Imagine a morning where the sun peeks through the curtains, casting a golden glow across your kitchen. You’re greeted by the enticing aroma of fresh vegetables mingling with the comforting scent of eggs baking in the oven. Welcome to the world of Vegetable Egg Muffins, where convenience meets nutrition in a delightful handheld package.
Each muffin is a miniature masterpiece, packed with a rainbow of vibrant vegetables that add color, flavor, and nutritional goodness to your day. Picture tender pieces of bell peppers, crisp cubes of zucchini, sweet kernels of corn, and earthy mushrooms, all nestled within a fluffy bed of scrambled eggs.
But the beauty of Vegetable Egg Muffins lies not only in their taste but also in their versatility. You can customize them to suit your preferences, adding your favorite vegetables, herbs, and spices to create a flavor profile that’s uniquely yours. Perhaps you’ll sprinkle in some diced tomatoes for a burst of freshness, or toss in a handful of spinach for an extra dose of greens.
And let’s not forget about the eggs themselves. Whisked until light and frothy, they provide the perfect canvas for the medley of vegetables, binding everything together in a creamy, satisfying embrace. Whether you prefer them fluffy or slightly dense, these muffins deliver on both texture and taste.
But perhaps the best part of Vegetable Egg Muffins is their convenience. Whip up a batch ahead of time, and you’ll have a nutritious breakfast or snack ready to go whenever hunger strikes. They’re portable, easy to eat on the go, and can be enjoyed hot or cold, making them the perfect choice for busy mornings or lazy brunches alike.

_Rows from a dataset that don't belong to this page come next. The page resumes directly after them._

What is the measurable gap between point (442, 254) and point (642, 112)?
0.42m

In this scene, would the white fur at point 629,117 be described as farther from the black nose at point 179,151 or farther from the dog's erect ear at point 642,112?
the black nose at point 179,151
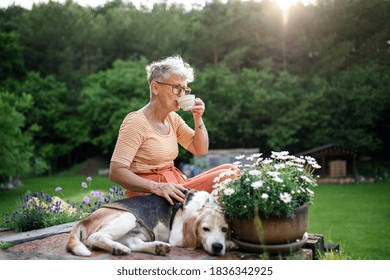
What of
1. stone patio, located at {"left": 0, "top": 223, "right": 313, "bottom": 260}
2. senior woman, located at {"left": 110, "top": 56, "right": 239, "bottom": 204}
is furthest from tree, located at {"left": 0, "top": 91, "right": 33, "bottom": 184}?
senior woman, located at {"left": 110, "top": 56, "right": 239, "bottom": 204}

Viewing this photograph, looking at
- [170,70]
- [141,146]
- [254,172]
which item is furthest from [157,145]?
[254,172]

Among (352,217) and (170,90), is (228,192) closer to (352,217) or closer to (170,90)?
(170,90)

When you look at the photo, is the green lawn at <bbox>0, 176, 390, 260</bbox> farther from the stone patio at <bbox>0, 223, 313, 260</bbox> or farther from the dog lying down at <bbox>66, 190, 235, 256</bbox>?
the dog lying down at <bbox>66, 190, 235, 256</bbox>

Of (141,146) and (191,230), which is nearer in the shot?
(191,230)

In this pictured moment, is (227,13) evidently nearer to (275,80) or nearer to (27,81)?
(275,80)

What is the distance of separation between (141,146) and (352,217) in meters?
5.13

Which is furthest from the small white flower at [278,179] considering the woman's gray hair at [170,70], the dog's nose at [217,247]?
the woman's gray hair at [170,70]

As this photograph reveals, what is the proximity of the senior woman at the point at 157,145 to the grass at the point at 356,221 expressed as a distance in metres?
1.64

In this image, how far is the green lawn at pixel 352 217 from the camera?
4.73 m

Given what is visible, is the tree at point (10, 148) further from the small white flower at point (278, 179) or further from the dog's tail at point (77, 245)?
the small white flower at point (278, 179)

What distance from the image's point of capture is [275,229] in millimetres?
2404

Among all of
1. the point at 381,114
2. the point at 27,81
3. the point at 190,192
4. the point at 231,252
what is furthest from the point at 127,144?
the point at 27,81

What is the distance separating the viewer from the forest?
1280 cm

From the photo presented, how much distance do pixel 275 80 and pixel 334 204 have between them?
920 centimetres
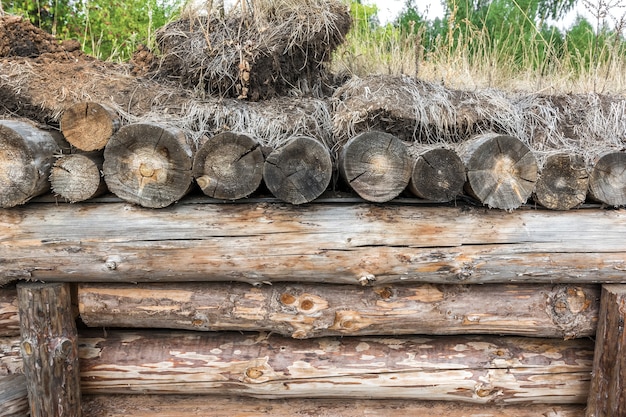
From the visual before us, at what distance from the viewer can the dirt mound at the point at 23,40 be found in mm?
3082

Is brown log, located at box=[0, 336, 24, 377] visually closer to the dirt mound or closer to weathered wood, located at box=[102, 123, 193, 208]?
weathered wood, located at box=[102, 123, 193, 208]

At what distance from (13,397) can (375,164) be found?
7.59ft

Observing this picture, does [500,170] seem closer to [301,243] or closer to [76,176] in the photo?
[301,243]

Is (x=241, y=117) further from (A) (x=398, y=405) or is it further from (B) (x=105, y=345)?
(A) (x=398, y=405)

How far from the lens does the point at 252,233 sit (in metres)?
2.45

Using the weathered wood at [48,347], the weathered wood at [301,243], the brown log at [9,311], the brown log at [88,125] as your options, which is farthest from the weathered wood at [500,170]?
the brown log at [9,311]

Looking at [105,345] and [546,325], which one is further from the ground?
[546,325]

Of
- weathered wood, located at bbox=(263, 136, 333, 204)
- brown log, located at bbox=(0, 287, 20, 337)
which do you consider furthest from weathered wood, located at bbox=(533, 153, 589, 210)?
brown log, located at bbox=(0, 287, 20, 337)

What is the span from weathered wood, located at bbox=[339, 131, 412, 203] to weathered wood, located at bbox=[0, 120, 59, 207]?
142 cm

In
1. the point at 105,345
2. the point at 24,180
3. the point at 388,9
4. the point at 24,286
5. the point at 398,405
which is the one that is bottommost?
the point at 398,405

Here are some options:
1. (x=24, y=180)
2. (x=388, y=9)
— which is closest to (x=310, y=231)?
(x=24, y=180)

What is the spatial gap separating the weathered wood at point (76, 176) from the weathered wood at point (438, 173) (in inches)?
60.3

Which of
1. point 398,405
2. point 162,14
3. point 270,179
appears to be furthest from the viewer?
point 162,14

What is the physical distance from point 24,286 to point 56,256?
9.6 inches
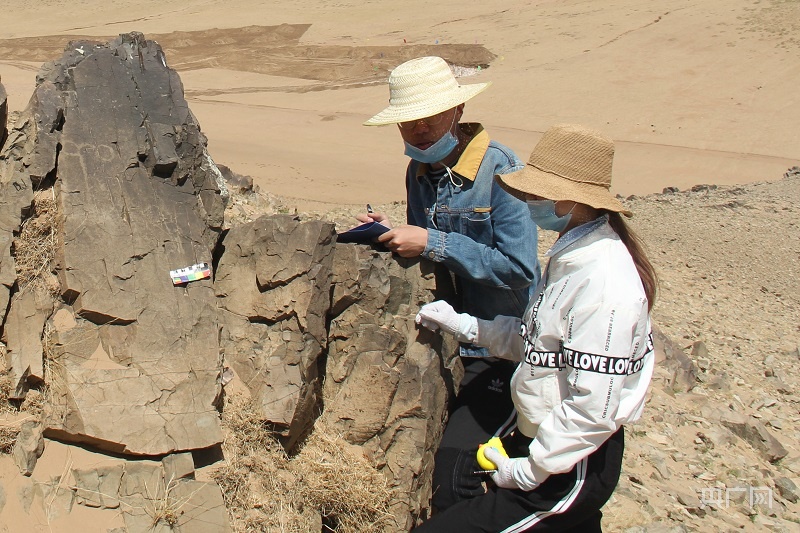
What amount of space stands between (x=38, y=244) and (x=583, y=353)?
263 centimetres

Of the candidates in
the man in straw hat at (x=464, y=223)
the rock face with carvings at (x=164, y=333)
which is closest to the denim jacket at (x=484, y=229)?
the man in straw hat at (x=464, y=223)

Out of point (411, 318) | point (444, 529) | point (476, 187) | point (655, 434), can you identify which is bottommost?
point (655, 434)

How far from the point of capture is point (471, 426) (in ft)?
11.0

So, whether you’re looking to start your day on a healthy note or simply craving a delicious and satisfying treat, let Vegetable Egg Muffins be your culinary companion. With each bite, you’ll savor the goodness of fresh vegetables and eggs, wrapped up in a convenient and irresistible package.
Ingredients:
- 9 eggs
- 1 cup (4 oz) reduced-fat shredded cheddar cheese
- 1 clove garlic
- ¼ tsp salt
- 1/2 tsp pepper
- 2 Tbsp low-fat milk
- 1 cup (5.26 oz) bell pepper, diced
- ½ cup (1.76 oz) green onion, diced
- 1 cup (3.04 oz) mushrooms, sliced thin
- 5 cups (5.3 oz) bag baby spinach, chopped
- 10 1/4 second cooking sprays
- 1/4 cup crumbled feta cheese plus additional to sprinkle on top ( optional)
Directions:
Preheat the oven to 350 F
Combine the eggs, cheese, garlic, salt, pepper, and milk in a small bowl.

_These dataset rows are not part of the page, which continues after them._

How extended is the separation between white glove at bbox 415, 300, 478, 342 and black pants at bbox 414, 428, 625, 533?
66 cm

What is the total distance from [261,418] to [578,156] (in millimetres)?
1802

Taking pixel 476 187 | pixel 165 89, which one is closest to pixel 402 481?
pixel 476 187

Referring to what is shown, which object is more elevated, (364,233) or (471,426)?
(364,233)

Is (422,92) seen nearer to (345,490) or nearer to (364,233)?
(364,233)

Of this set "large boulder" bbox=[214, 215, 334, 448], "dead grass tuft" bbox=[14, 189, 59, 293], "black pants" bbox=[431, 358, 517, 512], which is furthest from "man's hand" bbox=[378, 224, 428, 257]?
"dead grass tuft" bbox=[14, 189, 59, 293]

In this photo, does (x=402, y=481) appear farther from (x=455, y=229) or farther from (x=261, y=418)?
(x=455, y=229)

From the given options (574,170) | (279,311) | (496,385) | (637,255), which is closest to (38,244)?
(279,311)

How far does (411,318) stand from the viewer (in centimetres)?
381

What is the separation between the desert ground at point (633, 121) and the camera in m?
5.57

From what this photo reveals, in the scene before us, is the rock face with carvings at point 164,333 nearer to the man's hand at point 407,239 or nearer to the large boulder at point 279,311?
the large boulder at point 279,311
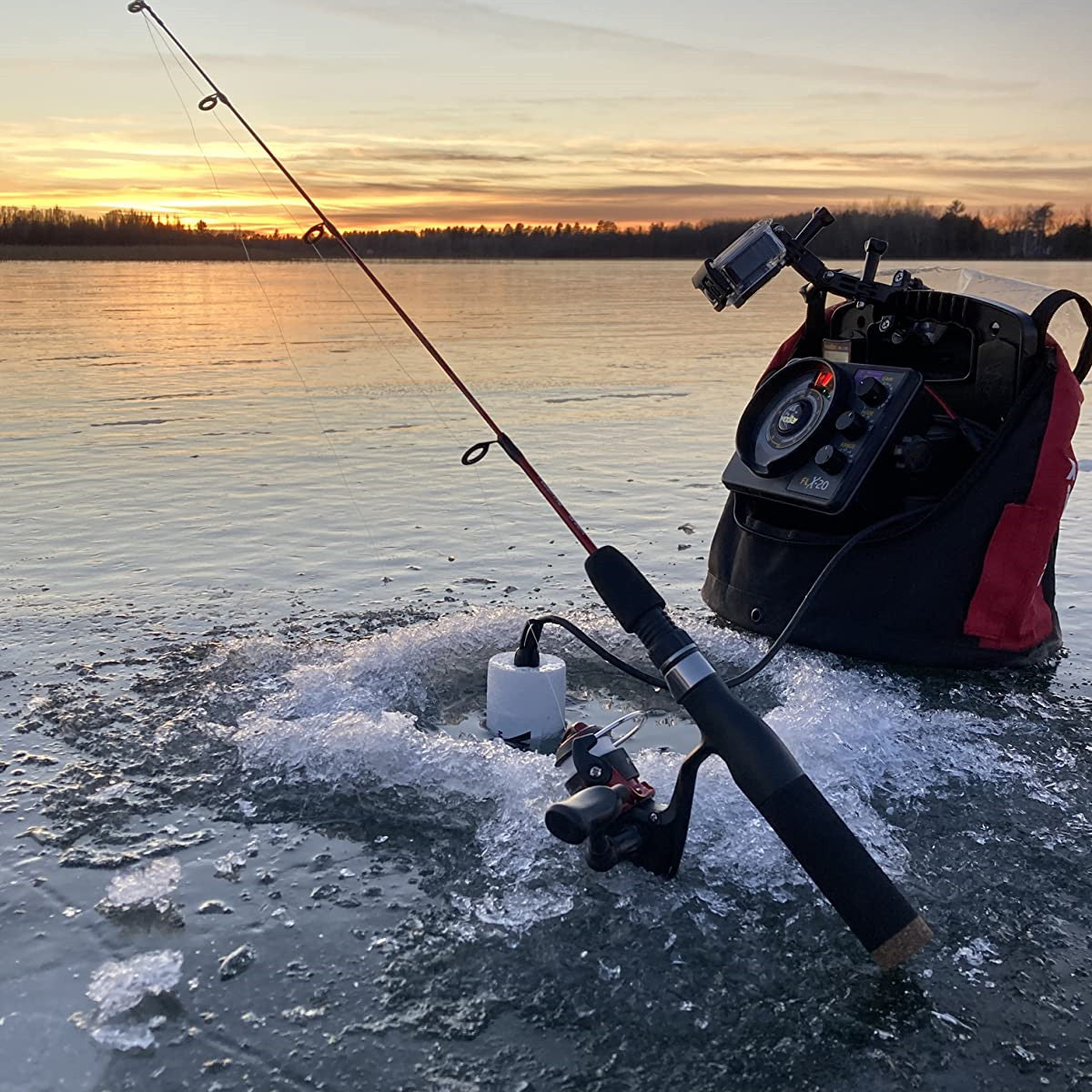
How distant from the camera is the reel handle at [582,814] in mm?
2332

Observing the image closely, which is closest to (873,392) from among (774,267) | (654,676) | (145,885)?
(774,267)

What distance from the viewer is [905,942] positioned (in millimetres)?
2176

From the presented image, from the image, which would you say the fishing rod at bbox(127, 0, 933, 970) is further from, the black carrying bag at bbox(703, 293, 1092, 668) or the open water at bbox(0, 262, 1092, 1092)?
the black carrying bag at bbox(703, 293, 1092, 668)

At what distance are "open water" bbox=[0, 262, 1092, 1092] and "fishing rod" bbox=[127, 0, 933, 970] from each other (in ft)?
0.53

In a skillet sprayed with cooking spray, saute the peppers and onions till translucent – about 3 minutes. Add mushrooms, and stir a minute longer. Add chopped spinach, and cook until wilted. Allow vegetables to cool.
Mix vegetables with the egg mixture. Ladle into a muffin tin sprayed with cooking spray.
Bake 20-30 minutes or until set.
Remove from muffin tin immediately after cooking. To remove stuck eggs, run a knife around the outside of the egg and gently pry out the bottom.